Not claiming this is the only or best solution, but the way my team solved that was by creating an internal Python lib with common happy paths to access our infrastructure and processes. We deploy our data pipelines as FastAPI services and call them using Airflow. This architecture has scaled really well: we have 300+ data pipelines, even more schedules and 3 engineers. We use Knative so our AWS bill is quite cheap for the number of services we are running.

It all boiled down to treating ml / data engineering problems as common software problems.

Thanks for sharing your experience.

Yeah, that's my point, it's hardly a solved problem and you have to write software for this!

Operationally very simple: ELT -> GUID-based naming convention on S3 or Lustre on FSx (name and keep if preserving data, not replication steps) -> Point GPU instance to data (e.g.
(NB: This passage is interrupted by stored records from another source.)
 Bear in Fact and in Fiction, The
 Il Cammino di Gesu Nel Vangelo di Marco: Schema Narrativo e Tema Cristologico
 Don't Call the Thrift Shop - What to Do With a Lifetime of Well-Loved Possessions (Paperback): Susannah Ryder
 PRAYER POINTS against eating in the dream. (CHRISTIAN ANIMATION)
Sagemaker can transfer data stored on S3 with different approaches and costs, YMMV). Poll training job. Spin down GPU when complete.

ELT = data engineering. Model architecture & training design = MLE. MLOps is the storage of the training data, monitoring of the whole process, caching of model for use in serving and deployment, and retiring of resources. MLOps has some overlap with dataops, e.g. caching of training data, serving of model as application, but monitors for different things like data/concept drift.
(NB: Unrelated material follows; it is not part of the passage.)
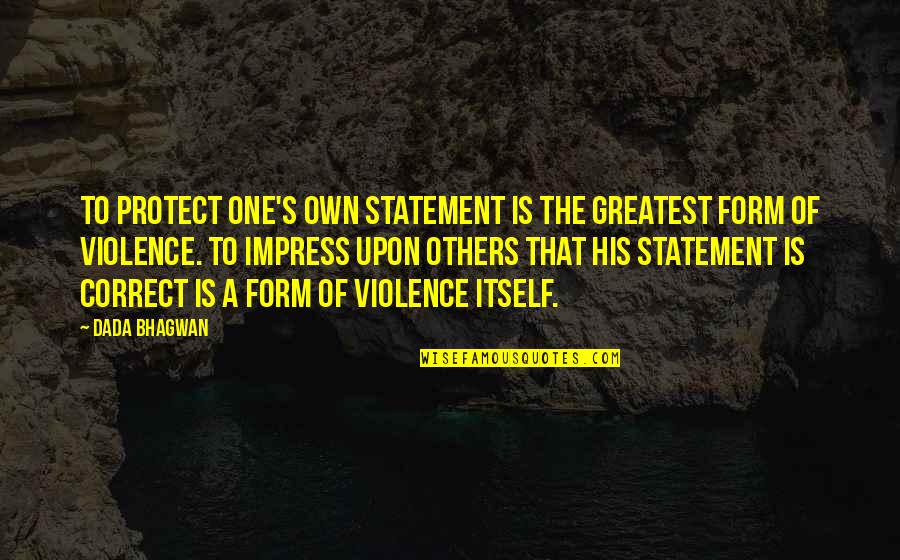 Not To Impress Others Quotes By Dada Bhagwan: To protect one's own statement is the greatest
You don't want idle containers on gpus. Something like kserve which sits on knative which is similar to aws lambda is pretty useful and allows scaling deployments to 0. There is some request buffering before the containers and scaling based on the number of concurrent requests a container can support since almost all of these deployed model inference services are gpu and cpu bound, you don't want to route more requests than it can handle because cpu/gpu contention harms throughput.
You may want to look at run.house [0] for a pretty powerful solution to many of these problems.

[0] https://github.com/run-house/runhouse